Subgroup of the Ainu people in Japan

The Sumunkur Ainu (Katakana: スムンクㇽ, literally "west in people", i.e. "Western people") is the name of the Ainu subgroup living along the southern coast of Hokkaido, traditionally from Iburi to Hidaka. The subgroup is known to have fought with the Menasunkur Ainu to the east in the 17th century. In Japanese texts, they were also called the Haekuru Ainu (Ainu hay-kur) and the Sarunkuru Ainu (Ainu sar-un-kur, "plains-on-people", "people on the plains").

== Area of distribution ==
Kumajiro Uehara, an early explorer of Hokkaido, documented in his book "Ezo Place Names and History": "the Ezo (Ainu) from Niigapu to Shirawoi" as the "Shumunkuru". According to this description, the Pacific coastal area from Niikappu to the area around Shiraoi is the area of residence of the Sumunkur.
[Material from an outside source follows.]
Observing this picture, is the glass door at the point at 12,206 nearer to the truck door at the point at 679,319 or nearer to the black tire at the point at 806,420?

According to Hiromichi Kono, who studied Ainu grave markers, Sumunkur Ainu-type gravestones were distributed in the area from Shizunai to Chitose and Muroran. In Shizunai, at the eastern boundary, it was mixed with Menasunkur Ainu-type tombstones, and near Mount Usu (west of Muroran), Sumunkur-type gravestones were mixed with Uchiura Ainu types. The male grave marker is shaped like an arrowhead, and the female grave marker was like "a thick tree with a hole at the top and shaped like a needle head". The Sumunkur Ainu also had other significantly different cultural characteristics from their Ainu neighbors, not just in the grave system.

== History ==
In ancient times, the Japanese noted the presence of a "Hinomoto" (people of the east) were established on the Pacific coast of Hokkaido. It can be believed this group were the ancestors of the Sumunkur Ainu.
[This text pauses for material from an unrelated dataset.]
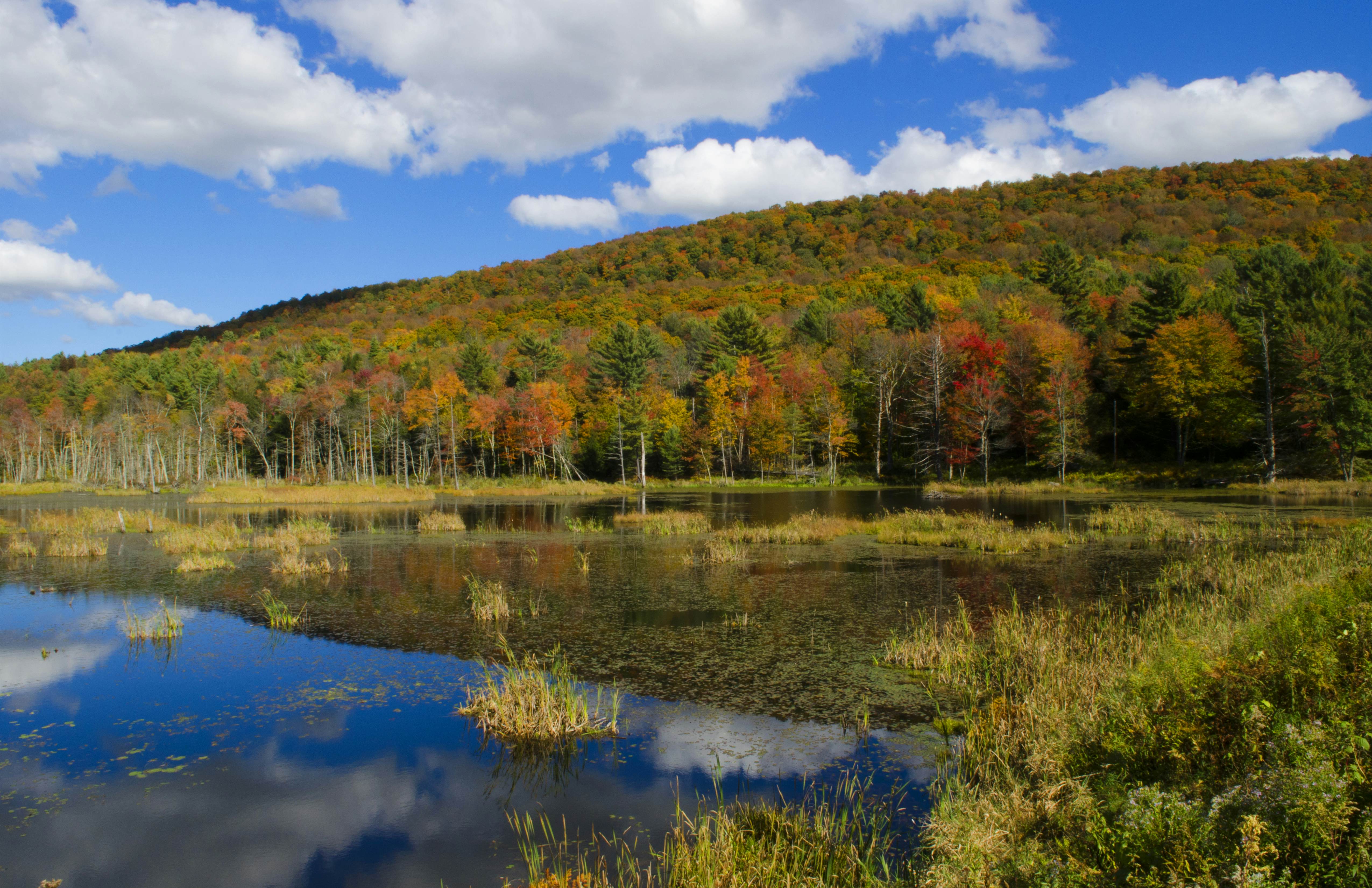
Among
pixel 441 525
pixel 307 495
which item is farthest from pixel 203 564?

In the 1600s, the Sumunkur Ainu gradually came into conflict with the Menasunkur Ainu. In 1653, the Sumunkur chief Onibishi killed the Menasunkur chief Camoktain. Shakushain, who succeeded Camoktain as head chief, retaliated by waging war on the Sumunkur and killing Onibishi. Shakushain then went on to declare war on the Matsumae Domain, stationed on the very south of Hokkaido, in Shakushain's Revolts, before being defeated and killed.
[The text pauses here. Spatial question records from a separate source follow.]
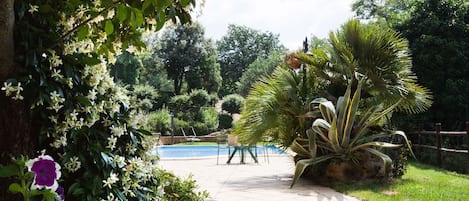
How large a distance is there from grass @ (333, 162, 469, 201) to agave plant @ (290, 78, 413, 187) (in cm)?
39

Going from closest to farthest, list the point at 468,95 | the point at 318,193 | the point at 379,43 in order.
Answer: the point at 318,193, the point at 379,43, the point at 468,95

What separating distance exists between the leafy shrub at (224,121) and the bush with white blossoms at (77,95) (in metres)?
20.4

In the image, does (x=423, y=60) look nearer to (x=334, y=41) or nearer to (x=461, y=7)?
(x=461, y=7)

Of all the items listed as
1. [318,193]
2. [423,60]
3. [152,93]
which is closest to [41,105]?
[318,193]

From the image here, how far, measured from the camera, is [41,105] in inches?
66.6

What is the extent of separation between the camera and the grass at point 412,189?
5113 millimetres

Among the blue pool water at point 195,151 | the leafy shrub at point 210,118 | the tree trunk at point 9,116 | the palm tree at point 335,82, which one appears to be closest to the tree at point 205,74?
the leafy shrub at point 210,118

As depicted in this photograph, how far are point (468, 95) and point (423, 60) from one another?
4.92 ft

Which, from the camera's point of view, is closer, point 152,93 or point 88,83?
point 88,83

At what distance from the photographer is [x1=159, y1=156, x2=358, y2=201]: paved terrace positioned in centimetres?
525

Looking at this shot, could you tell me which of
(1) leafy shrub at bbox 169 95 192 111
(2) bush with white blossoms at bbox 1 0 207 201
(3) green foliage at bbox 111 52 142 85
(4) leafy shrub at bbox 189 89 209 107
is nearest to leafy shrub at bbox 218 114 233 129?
(4) leafy shrub at bbox 189 89 209 107

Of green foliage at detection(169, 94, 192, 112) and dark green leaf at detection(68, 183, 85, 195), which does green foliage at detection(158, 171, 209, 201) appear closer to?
dark green leaf at detection(68, 183, 85, 195)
After Shakushain's Revolt, the control of the Ainu people by the Matsumae domain strengthened considerably. In modern Hokkaido, the population density of the Ainu people is high in the Iburi and Hidaka regions, and there is a theory that this may be because the Sumunkur were more friendly to the Matsumae domain than the Menasunkur Ainu and Ishikari Ainu (another subgroup located to the north of the Sumunkur Ainu).